Three years later, I’m graduating after being admitted to a dual Master’s program at the London School of Economics and Columbia University in New York. During my time at Manchester, I was lucky to have almost all my friends be home students who could show me life in the UK across multiple cities. Likewise, having a social degree made it easy for me to assimilate, make friends, and enjoy the best of Manchester. I am immensely grateful to have experienced University life here.

However, the reality can be very different for other international students. A French alumna who graduated from Manchester’s Law and Criminology course last year said she hadn’t felt connected to University life “because British and international students tend to separate.” She said “I was… made to feel like an international,” and this feeling of being set apart from, and outside to, the ‘British norm’ can be a painful reality for many students from abroad.

Similarly, an American Master’s student told me “I didn’t consider that the majority of students would either have access to loans or be financed by their parents.” As a result, she felt lonely working and trying to keep up with her life at University. 

International students also traverse extra hurdles to reach the UK in forms which home students wouldn’t necessarily even consider. Using adaptors for all of your plugs can sound exhilarating while on holiday, but when your plugs never fit, and you find yourself carrying around large charging blocks, it makes you stand out and often feel like an outsider. 

Similarly, as Britain’s ‘hostile environment’ has compounded migration, many simple things are made difficult, such as getting a sim card and a cell plan, which requires a bank account; however, the bank account needs a sim card. In my first year, I remember passing back and forth between EE and Lloyds at least five times before receiving help.
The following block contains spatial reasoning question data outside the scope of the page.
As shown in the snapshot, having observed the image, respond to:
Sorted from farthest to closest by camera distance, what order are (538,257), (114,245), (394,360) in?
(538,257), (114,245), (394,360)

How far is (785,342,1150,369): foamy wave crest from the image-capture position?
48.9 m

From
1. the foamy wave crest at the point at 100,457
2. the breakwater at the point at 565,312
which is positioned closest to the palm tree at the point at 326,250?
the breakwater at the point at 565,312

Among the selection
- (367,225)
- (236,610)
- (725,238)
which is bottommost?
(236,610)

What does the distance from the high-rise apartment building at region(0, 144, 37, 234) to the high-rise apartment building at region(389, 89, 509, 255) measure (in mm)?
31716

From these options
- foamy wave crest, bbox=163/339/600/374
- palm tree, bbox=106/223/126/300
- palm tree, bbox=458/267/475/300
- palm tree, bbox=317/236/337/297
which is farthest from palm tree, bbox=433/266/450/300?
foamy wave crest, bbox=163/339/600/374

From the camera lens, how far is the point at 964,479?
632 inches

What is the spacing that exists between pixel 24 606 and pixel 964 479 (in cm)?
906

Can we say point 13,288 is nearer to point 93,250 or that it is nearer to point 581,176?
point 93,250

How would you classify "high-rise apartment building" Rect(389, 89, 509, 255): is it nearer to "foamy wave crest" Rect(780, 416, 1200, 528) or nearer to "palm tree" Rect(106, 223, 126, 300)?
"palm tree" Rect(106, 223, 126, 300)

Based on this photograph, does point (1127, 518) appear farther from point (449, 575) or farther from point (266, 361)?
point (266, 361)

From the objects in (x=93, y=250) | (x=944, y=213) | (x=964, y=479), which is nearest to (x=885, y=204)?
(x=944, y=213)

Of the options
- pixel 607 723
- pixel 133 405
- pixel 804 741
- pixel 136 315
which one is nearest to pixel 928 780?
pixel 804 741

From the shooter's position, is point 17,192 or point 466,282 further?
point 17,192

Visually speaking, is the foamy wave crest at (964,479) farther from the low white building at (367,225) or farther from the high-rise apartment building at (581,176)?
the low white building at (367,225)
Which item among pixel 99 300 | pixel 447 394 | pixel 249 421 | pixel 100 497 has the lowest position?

Inside the university, these students also face unique challenges; even though the university may want international students, the lives of these students are made difficult by many variables. One Korean student described how “There is… a large Chinese population on campus, which is great but can sometimes feel exclusive. I find it very difficult to connect.” She explained to me, “It doesn’t feel like the University cares about me as an individual because this kind of barrier is always overlooked.” She added, “They are more worried about the money recruiting Asian students might bring them.”

International students are under much more scrutiny, yet they rarely receive the same attention from the university. A Spanish student in her final year studying Philosophy, Politics and Economics said, “I know how to speak English perfectly, coming from a bilingual family, but before Uni, I had never done an essay in English.” She wished, with the number of internationals, that the University would offer more essay-writing support. She said, “I was lucky to be raised bilingual, but I can’t imagine what it might be like for other students.”

The visa check-in process has also been a key issue. A Thai undergraduate student I talked to said that the newly implemented visa check-in process is “incredibly inaccessible for disabled international students like me.” She felt like so much more could have been done to help her navigate University systems. It is infrastructural deficits like these leave international students wondering if they are wanted for their merit or merely to turn out their pockets.

There’s no denying that in a diverse city like Manchester, its reality is very international. But, that raises a cadre of questions, including what we want our education to look like, how we want it funded, and who we want to welcome into British institutions. The answers we choose are critical for home and international students alike.